▶ [TO DO]:
Below are some records. Return exactly the lines from the one containing "George Eliot - Adam" through the one containing "tie dye party", both included, and only those.
BEGIN PROVIDED DATA
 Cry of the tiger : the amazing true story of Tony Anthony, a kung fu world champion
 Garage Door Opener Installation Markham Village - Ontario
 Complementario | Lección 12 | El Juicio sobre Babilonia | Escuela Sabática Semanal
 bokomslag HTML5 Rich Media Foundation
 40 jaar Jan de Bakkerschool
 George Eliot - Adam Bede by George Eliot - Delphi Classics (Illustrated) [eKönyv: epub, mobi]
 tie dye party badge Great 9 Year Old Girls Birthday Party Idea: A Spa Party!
END PROVIDED DATA
BEGIN PROVIDED DATA
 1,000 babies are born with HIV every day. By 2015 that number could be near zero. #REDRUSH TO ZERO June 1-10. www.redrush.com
END PROVIDED DATA
BEGIN PROVIDED DATA
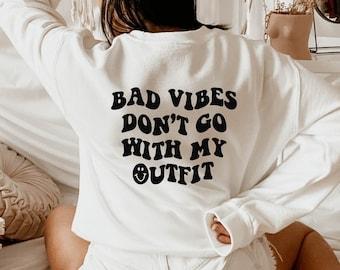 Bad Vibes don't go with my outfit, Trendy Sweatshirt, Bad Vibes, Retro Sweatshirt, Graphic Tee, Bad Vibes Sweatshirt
END PROVIDED DATA
▶ [OUTPUT FOR THIS TASK]:
 George Eliot - Adam Bede by George Eliot - Delphi Classics (Illustrated) [eKönyv: epub, mobi]
 tie dye party badge Great 9 Year Old Girls Birthday Party Idea: A Spa Party!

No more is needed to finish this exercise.